Most likely in a coulple of years the both of you will be fighting about her young male "friend" and she will tell you something along the lines of "you didn't care before so why do you care now" 

See this kind of thing is REALLY unhealthy for her, see, years down the road she will feel so unworthy and her self respect will be so low that ONS will be the norm for when she tells you she is out with her girl friends.

Man...what I let my wife do for money so many years ago was so unhealthy I just have to say you are for sure are going down the same path and I can already see were the both of you will be it ...say 10 years.

STOP HER NOW if you can!


----------



## 827Aug (Apr 27, 2008)

How would she feel if roles were reversed? You getting money from and older woman?


----------



## wanttobehappy56 (Mar 31, 2011)

Come on man, 70K? No sex????? I'm sorry, NO. NO NO NO NO NO. 

NO


----------



## notaname (Feb 4, 2011)

Geez, why can't I find a friend like that. (totally just kidding)

People don't give 100K to friends with no expectations.


----------



## Mrs.G (Nov 20, 2010)

marksaysay said:


> I don't know, but for you to allow this to continue will not end up good any way it turns out. 1) it will eventually cause your wife to look at you as less than a man for allowing another man to provide for your family (if she doesn't already) regardless of the circumstances. 2) if it hasn't gone there already, she will cheat with him. It is just my thought that she probably already has.
> 
> You have to get her to end contact with him quickly, my friend.


:iagree: No husband would allow this, even if he was broke.


----------



## luckyman (Apr 14, 2011)

I think it's very important that you know exactly why he is giving her/your family money. Is she employed by him? Is he claiming the money he is giving to your wife as wages given to an employee? 

Are you going to report this as revenue? 

This is a lot of money. You haven't spoken to this man personally? If it were me, I would have had a sit-down with this man after the first check was deposited. 
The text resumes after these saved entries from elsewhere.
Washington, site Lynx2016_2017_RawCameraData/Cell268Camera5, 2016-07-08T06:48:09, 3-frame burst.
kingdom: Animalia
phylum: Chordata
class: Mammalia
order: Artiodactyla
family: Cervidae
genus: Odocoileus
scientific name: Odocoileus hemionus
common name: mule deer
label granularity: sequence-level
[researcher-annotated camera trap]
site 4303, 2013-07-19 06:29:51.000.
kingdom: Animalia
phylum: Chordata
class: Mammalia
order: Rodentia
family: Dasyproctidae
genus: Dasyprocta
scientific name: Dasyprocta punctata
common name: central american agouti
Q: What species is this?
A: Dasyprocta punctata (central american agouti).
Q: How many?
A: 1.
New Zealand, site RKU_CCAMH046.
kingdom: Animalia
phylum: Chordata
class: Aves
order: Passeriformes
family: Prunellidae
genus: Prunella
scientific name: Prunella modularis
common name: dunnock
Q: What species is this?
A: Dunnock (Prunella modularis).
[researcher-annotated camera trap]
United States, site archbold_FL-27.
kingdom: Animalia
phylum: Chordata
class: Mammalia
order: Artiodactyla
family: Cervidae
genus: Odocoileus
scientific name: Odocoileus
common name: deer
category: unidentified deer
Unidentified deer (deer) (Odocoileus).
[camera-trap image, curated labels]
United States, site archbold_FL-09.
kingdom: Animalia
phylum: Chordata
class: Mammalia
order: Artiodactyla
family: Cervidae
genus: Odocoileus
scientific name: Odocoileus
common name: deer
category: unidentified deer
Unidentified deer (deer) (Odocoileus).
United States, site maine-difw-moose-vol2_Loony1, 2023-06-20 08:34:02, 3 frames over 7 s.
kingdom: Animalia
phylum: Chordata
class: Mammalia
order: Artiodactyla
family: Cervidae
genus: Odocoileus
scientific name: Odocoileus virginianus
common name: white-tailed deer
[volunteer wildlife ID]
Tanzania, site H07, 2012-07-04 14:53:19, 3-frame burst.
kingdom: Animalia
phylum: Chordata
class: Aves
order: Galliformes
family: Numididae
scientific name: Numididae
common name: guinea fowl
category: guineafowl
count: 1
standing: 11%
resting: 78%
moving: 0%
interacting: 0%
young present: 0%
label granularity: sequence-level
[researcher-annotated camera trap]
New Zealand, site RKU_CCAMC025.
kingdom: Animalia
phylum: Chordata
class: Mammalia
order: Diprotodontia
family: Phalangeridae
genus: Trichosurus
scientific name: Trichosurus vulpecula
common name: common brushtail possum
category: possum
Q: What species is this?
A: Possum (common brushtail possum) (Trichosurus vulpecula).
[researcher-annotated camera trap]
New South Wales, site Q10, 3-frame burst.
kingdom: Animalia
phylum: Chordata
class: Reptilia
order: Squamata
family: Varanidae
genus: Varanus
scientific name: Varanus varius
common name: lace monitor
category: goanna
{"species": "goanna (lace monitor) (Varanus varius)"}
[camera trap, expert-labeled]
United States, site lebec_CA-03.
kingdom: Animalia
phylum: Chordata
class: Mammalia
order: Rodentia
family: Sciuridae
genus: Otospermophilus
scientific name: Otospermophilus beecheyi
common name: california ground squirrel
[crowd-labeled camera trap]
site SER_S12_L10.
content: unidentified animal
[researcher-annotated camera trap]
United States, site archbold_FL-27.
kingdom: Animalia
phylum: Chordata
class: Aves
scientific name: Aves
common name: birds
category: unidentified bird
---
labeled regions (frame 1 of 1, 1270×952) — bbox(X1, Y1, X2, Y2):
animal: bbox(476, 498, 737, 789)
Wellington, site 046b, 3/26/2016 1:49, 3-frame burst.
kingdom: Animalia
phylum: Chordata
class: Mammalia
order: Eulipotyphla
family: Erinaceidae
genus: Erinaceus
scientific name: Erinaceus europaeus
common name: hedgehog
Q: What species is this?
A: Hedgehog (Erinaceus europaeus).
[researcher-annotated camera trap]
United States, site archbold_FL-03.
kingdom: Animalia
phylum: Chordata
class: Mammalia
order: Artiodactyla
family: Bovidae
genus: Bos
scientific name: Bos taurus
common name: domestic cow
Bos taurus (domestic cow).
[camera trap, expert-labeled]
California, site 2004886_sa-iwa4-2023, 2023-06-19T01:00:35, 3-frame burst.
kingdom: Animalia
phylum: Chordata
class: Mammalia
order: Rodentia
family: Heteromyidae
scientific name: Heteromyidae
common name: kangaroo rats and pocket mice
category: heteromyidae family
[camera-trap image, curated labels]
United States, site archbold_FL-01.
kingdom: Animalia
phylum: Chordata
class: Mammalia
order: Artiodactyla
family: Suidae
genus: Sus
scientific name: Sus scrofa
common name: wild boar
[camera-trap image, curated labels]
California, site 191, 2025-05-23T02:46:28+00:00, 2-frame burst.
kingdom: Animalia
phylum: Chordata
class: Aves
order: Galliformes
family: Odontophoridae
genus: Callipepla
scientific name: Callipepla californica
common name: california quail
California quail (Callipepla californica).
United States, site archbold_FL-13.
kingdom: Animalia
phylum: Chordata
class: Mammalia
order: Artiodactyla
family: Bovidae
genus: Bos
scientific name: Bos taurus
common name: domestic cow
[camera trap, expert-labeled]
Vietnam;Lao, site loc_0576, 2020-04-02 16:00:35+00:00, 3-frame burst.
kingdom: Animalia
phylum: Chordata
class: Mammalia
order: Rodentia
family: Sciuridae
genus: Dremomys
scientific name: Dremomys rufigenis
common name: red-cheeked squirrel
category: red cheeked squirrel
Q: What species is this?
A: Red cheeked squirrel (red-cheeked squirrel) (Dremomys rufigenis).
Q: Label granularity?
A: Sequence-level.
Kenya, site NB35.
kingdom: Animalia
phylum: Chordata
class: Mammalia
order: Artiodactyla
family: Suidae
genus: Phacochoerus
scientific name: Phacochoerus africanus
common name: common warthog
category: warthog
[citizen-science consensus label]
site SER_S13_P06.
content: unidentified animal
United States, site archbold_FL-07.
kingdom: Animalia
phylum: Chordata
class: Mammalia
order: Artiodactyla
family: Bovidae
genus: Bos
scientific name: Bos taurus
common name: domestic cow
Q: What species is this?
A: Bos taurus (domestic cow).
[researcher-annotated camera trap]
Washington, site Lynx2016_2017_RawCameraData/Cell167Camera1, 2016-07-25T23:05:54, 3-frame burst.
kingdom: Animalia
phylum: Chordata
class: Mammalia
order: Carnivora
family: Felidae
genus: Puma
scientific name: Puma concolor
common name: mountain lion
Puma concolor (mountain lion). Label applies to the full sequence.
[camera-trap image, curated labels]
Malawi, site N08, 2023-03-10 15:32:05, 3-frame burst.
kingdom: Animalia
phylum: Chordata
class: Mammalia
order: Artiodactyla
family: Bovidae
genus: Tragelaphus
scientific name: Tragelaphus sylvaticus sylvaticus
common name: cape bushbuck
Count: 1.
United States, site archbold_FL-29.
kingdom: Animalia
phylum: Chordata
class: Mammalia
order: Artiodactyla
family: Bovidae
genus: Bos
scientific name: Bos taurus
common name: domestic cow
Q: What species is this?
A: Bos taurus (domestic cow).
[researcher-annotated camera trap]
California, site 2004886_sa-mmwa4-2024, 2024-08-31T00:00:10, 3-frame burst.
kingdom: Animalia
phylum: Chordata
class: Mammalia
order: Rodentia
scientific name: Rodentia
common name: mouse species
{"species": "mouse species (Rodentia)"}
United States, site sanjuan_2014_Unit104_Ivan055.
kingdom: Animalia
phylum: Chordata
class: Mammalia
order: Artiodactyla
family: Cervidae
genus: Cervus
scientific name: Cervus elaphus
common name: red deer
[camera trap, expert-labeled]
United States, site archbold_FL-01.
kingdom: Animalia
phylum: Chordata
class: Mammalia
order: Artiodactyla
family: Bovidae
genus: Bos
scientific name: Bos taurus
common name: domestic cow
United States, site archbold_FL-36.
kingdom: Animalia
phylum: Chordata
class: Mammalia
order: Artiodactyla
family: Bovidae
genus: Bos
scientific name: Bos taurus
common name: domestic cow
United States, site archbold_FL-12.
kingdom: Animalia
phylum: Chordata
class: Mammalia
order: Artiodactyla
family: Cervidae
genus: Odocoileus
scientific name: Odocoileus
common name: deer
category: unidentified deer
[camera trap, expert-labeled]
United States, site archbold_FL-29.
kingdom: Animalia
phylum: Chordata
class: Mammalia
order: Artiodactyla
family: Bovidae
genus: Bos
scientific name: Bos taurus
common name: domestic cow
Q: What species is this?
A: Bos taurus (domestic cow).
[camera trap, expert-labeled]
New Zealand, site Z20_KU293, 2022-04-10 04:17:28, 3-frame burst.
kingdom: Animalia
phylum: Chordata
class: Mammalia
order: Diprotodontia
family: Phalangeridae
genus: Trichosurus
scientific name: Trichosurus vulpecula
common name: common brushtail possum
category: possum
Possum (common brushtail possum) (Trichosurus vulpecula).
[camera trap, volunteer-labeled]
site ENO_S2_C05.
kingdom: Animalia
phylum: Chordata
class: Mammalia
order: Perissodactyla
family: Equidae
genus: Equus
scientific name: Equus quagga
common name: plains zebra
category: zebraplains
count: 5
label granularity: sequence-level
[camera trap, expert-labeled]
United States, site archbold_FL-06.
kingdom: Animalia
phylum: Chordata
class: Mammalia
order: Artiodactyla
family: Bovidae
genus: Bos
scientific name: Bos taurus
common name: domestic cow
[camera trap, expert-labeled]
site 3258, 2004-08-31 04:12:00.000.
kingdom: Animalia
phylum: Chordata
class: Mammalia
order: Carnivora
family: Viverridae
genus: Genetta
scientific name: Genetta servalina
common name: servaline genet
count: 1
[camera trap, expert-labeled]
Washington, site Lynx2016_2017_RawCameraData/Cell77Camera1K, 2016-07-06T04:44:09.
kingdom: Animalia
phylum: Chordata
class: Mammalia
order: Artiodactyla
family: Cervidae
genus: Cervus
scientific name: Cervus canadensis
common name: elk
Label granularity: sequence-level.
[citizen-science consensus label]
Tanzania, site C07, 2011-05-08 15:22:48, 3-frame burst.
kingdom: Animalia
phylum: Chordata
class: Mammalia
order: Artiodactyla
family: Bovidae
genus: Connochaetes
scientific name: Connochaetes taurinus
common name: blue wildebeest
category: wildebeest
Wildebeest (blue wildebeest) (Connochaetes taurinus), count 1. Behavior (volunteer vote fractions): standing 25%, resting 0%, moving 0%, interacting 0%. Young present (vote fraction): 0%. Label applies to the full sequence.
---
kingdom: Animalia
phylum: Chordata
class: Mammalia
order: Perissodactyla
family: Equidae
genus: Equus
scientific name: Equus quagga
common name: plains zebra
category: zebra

At best, this is inappropriate, at worst...well, nothing good comes to mind here. You will need to establish why this is happening. You will have to claim this money for tax reasons. It is possible that he may, at a later time claim that the money is a loan, when things don't go his way, and take action.

$100,000.00 is way too much money to just shrug-off as someone being nice. It is also too much money for a sexual pay-off. 

If you think he is doing this for sex, I don't know...I'm sure your wife is attractive, but is she really worth $100,000 to another man just for sex? Especially since she is already married? 

I would make it my first priority to find an explanation for this.


----------



## maggot brain (Nov 28, 2010)

Imas said:


> The figure is actually around 100 k. It just burns me Im going through this. We need the money and I cant do anything about it.


Sounds to me like you're satisfied with the relationship as you've described it. Actions speak volumes, and you're cashing the checks my man.


----------



## sinnister (Dec 5, 2010)

I know you like the cash...but are you sure it's legal money?

If she is doing is having sex with him the fact that you're profiting from it could have very serious legal ramifications. Seriously, with 100K changing hands, I'd be shocked if financial monitoring institutions weren't already investigating this.

End it...yesterday.


----------